To do: Please pick out every line in the listing below that contains the word "from", copying each line in full. Case counts.

Extracted information:
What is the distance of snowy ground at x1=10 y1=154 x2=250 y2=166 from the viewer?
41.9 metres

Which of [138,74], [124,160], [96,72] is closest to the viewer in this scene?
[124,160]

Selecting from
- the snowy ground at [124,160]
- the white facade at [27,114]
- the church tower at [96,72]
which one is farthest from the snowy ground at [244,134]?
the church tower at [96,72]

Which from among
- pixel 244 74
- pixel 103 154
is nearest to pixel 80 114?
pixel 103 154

--

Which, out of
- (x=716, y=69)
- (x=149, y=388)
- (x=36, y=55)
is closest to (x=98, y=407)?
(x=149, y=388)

...

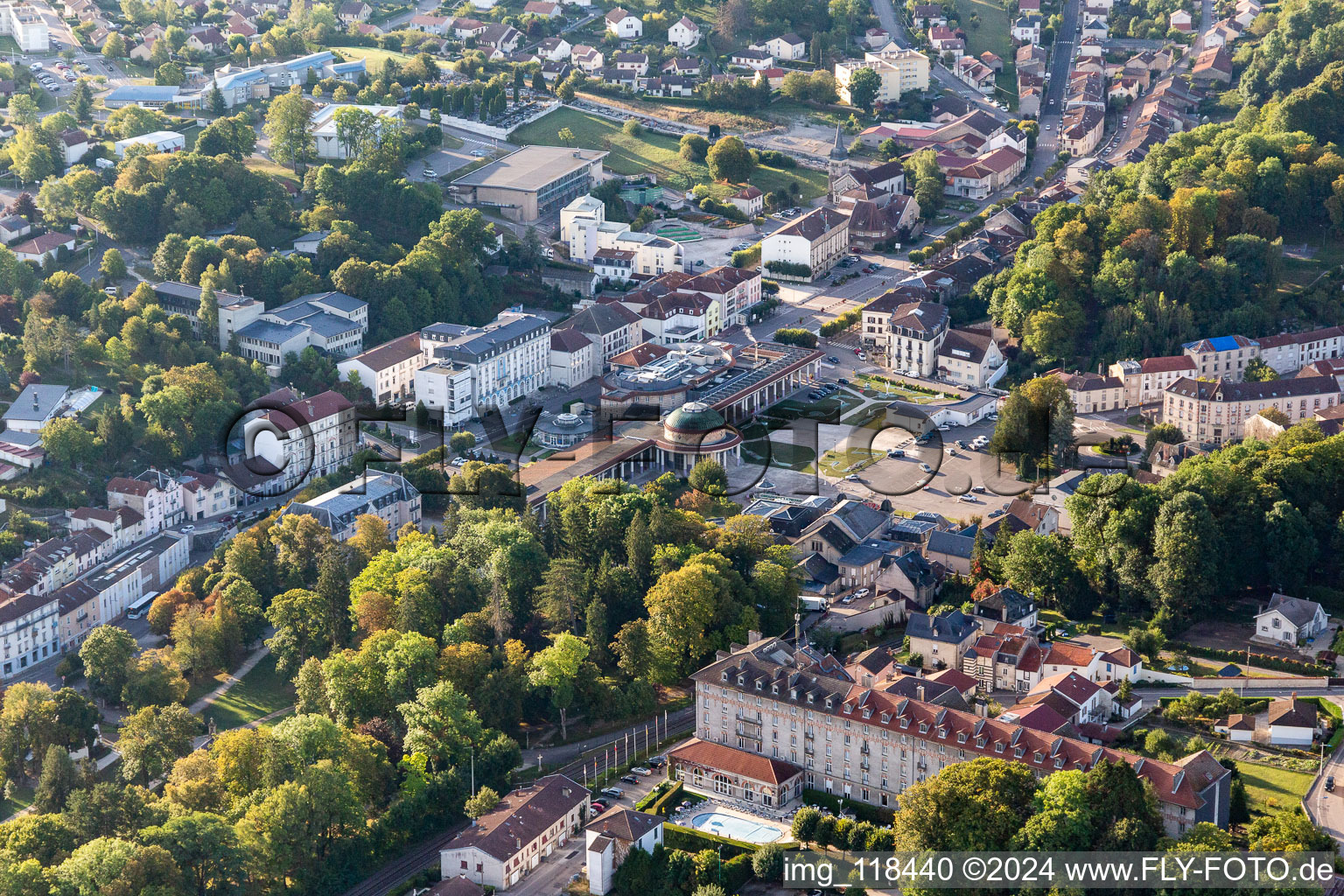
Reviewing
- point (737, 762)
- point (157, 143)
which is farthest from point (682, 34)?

The response:
What is the distance of snowy ground at x1=10 y1=154 x2=250 y2=166 from the viewer?
Selecting from
which one is farthest from the snowy ground at [244,134]?
Which from among
which is farthest from point (682, 34)?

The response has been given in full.